[Collected data]

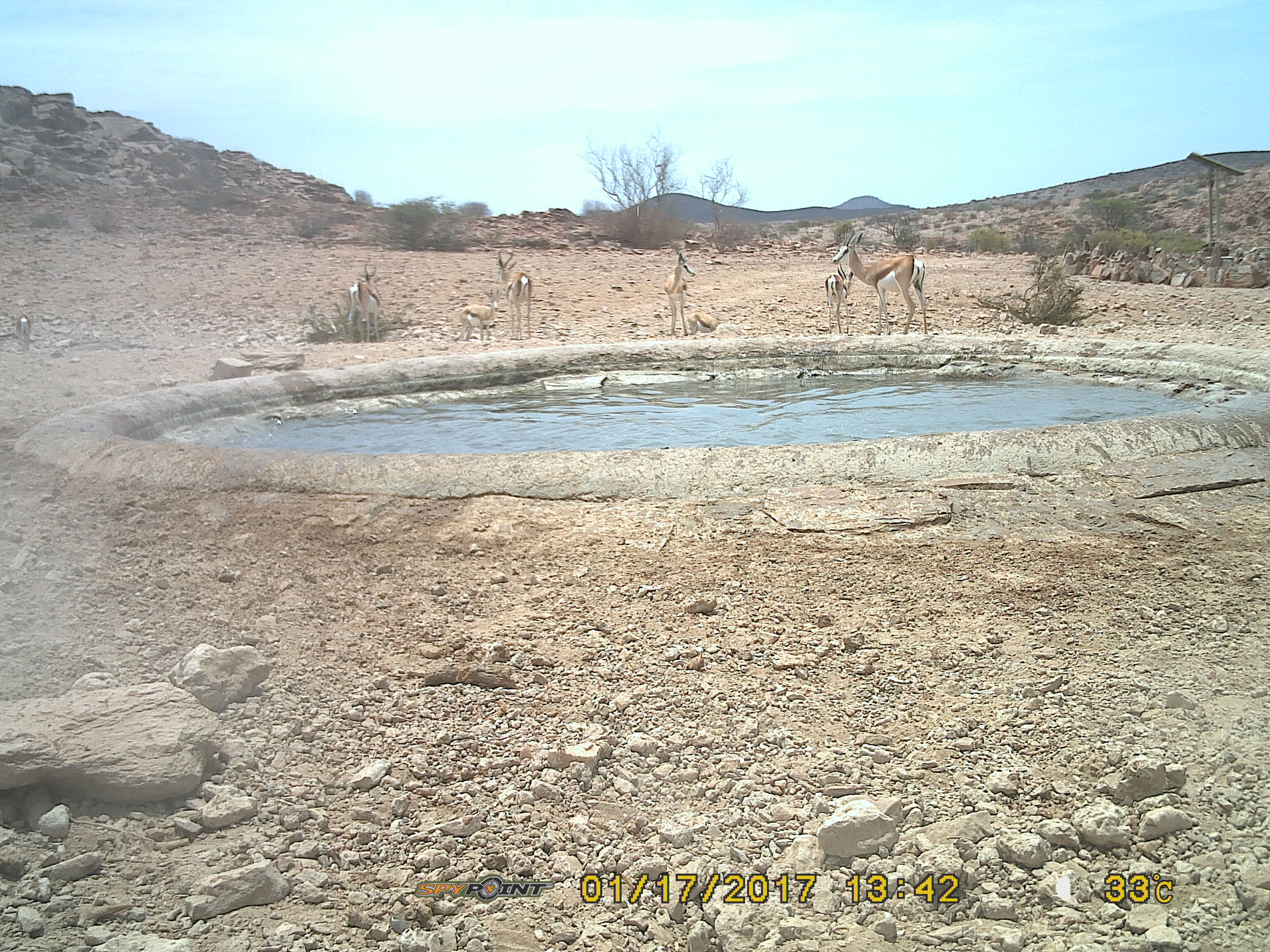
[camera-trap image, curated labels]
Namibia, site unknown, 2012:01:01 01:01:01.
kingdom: Animalia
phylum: Chordata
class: Mammalia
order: Artiodactyla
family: Bovidae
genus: Antidorcas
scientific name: Antidorcas marsupialis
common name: springbok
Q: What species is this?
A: Antidorcas marsupialis (springbok).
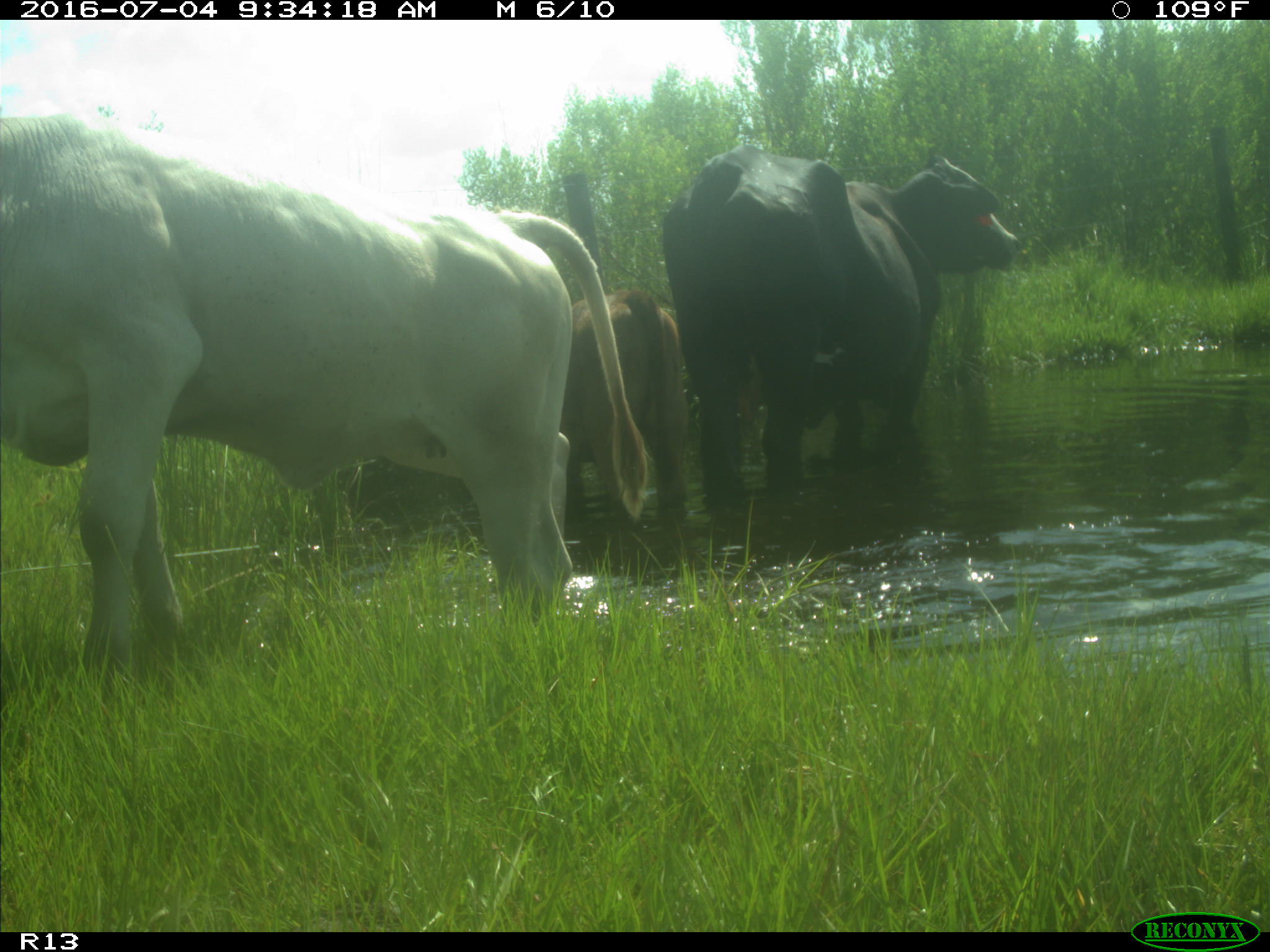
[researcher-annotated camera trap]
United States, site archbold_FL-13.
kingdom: Animalia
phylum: Chordata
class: Mammalia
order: Artiodactyla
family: Bovidae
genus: Bos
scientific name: Bos taurus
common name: domestic cow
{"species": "Bos taurus (domestic cow)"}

WHAT YOU NEED TO DO:
Produce an exact copy of the lines from the line with "genus: Antidorcas" through the last line of the data above, both ends included. No pictures belong in it.

EXERCISE OUTPUT:
genus: Antidorcas
scientific name: Antidorcas marsupialis
common name: springbok
Q: What species is this?
A: Antidorcas marsupialis (springbok).
[researcher-annotated camera trap]
United States, site archbold_FL-13.
kingdom: Animalia
phylum: Chordata
class: Mammalia
order: Artiodactyla
family: Bovidae
genus: Bos
scientific name: Bos taurus
common name: domestic cow
{"species": "Bos taurus (domestic cow)"}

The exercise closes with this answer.